Thursday, May 17, 2007

The Food Stamp Challenge

Some members of Congress have agreed to live for a week on a "food stamp budget," basically the per person allocation for food stamps for those who qualify (which is $21.00/week for the average food stamp recipient).

Congressman Jim McGovern has been blogging about it at foodstampchallenge.typepad.com. As his blog attests, it is not easy to eat well or even eat much all on $21.00 a week, or basically $1.00 per meal.

After my parents divorced when I was a young teen, my Mom went on AFDC (Aid to Families with Dependent Children), on and off for about three years (from when I was 12 to about 15). AFDC included an allotment of food stamps, about $130.00 a month if my memory of those teenage years is correct. [My grocery budget now is about $180 a week, and that doesn't include dining out.]

The first two weeks of the month would be good, as we had enough food in the cupboards and fridge. But, the last two weeks were grim, as the cupboards ran bare, and there was no money to buy more until the start of the next month.

I remember praying for that check and the stamps to arrive at the start of the month so that our cupboards would have food in them again. When the postman would come and deliver the mail, and the check wouldn't be there, it meant another day of privation. The disappointment that empty mailbox produced, I still remember. I wonder if that's why I now need to keep necessities stocked. I get anxious when there's not milk or bread for tomorrow.
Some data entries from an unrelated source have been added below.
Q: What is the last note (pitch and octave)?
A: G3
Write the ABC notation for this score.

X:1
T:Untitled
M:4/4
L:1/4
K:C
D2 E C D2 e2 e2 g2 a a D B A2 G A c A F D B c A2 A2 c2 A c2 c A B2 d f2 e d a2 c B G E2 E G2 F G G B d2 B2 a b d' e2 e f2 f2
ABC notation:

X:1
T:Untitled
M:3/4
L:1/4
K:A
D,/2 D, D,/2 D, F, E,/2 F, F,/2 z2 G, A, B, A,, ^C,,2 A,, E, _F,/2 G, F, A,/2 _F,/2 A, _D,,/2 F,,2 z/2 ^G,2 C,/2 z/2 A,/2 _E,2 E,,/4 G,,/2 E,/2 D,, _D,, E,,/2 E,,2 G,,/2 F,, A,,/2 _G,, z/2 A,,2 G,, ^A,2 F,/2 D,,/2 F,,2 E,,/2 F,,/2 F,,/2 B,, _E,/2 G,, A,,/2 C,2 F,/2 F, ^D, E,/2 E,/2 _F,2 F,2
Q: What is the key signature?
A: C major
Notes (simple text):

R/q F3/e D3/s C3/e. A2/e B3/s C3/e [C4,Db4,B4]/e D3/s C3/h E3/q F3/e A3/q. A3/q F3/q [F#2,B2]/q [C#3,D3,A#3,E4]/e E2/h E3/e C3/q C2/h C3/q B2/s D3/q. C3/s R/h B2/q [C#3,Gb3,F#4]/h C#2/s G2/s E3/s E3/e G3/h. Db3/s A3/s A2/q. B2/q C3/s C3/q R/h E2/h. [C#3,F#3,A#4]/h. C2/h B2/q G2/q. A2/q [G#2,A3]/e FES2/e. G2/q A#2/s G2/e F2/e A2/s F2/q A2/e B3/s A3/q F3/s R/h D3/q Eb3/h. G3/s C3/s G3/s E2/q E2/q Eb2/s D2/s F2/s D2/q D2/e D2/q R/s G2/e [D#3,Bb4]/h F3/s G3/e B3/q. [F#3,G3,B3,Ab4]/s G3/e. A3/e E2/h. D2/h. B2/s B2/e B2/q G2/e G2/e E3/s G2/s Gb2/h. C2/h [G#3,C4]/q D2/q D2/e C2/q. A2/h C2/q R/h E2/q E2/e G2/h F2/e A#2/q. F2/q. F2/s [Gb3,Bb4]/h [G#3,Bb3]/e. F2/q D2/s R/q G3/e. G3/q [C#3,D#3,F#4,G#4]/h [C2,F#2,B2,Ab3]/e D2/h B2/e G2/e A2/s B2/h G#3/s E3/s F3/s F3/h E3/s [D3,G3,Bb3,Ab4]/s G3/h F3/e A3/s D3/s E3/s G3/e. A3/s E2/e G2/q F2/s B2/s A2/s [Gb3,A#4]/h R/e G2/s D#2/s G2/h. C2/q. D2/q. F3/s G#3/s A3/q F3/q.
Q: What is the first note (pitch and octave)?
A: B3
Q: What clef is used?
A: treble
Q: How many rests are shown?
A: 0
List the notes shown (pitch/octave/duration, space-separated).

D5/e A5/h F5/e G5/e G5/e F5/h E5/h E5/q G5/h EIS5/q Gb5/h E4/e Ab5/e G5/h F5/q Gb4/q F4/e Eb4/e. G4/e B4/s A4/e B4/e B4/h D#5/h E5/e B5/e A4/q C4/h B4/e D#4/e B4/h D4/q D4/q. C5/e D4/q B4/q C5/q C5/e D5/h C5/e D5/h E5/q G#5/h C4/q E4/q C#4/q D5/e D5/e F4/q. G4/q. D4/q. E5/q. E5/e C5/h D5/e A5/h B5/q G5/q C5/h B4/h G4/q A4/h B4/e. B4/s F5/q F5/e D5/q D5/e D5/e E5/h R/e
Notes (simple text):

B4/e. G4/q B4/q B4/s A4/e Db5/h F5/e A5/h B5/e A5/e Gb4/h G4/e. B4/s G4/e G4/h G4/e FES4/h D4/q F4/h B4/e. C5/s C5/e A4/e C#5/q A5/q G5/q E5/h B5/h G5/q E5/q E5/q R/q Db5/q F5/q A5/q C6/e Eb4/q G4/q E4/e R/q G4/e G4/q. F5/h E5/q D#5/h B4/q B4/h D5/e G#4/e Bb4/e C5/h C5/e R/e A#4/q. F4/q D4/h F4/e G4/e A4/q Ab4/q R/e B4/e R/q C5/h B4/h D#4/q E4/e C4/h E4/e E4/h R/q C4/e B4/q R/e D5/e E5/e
I remember many mornings at school when around 10am my tummy would rumble, because the piece of toast or small bowl of cereal had worked through my system hours ago. I was deeply embarrassed by the rumble. If I had gum, I'd swallow it to try and shut it up. No wonder I was a very skinny teen.

In especially lean months, my Mom would get government cheese, peanut butter, and prunes. I don't remember what agency or who gave that stuff out. The cheese came in a huge brick that would last weeks, and we'd live on cheese sandwiches until the bread ran out. I also came to love prunes.

When you're on welfare, you don't get to indulge in many sweets, like ice cream or candy, and the prunes were sticky and sweet, and would satisfy that intense craving for sugar that seems to drive children's taste buds. I still like prunes, although they're not as satisfying now.

The allotment for food stamps has not increased since 1996. So, as inflation has risen the amount granted in food stamps has stayed the same. Representative McGovern has proposed legislation to add $4 billion to the food stamp program, which he intends to add to the next agriculture bill. He also would peg the program to the rate of inflation.

For the 26 million Americans who receive food stamps (and that's only a percentage of those who are eligible for the program), such a move would help ease the burden of intense poverty and need, though it would by no means entail a life of gluttony.

So, I praise Representative McGovern and the other members of Congress who are taking the challenge. They get to try out poverty for a week, and to live in the shoes of the working and unemployed poor. They're trying to start a very important conversation in this country about hunger and poverty, two issues that are real, pervasive, and largely ignored by those of us who live comfortable lives.

Monday, May 14, 2007

Katie Couric and the Demand for Hard News

The New York Times has an article online this morning about Katie Couric and the ratings for the CBS Evening News.

CBS News remains in third place and has slipped in ratings since Couric's arrival.

The article interviews various people who speculate on a range of reasons for the third place position, the most prominent being that the problem is Couric. Her approval ratings as an anchor are lower than those for Brian Williams at NBC and Bob Schieffer at ABC (which is in first place in the ratings); that is, there are more people that don't like her than don't like the other two anchors.

The other speculation is not that it's Couric, per se, but that she's a woman. Apparently there have been critical commentaries that she's too soft on news and was too hard on John Edwards and Elizabeth after they announced Elizabeth's return of cancer. There are also accusations that she wears too much or too little make-up, complaints one does not hear about Williams or Schieffer.

My own prognosis is this: CBS made a tactical error in going with soft news in the evening news slot. As the foreign and domestic scenes in the United States grow increasingly problematic and complex, viewers of national television news want more hard news, not less (hoorday!). Couric, with her reputation for the morning show, brings a soft news touch to in a time of hard realities.

So, recently CBS hired a a new executive to help turn-around CBS Evening News. Rick Kaplan has shifted the format to a major story with a few sidebar stories, and has picked up the pace of the show (MTV-ifying it, if you will), which is a format that is more typical of hard news.

The problem for CBS now is that if they shift to a hard news format, they've got the wrong anchor. I'm not saying that Couric can't do hard news. But, her reputation and the audience of people who were drawn to her in her morning show career are used to a "soft news" delivery style from Couric. So now, there's a disconnect between their anchor and audience and their news delivery. Given time Couric can make the transition, I suspect. But, will CBS give her the time?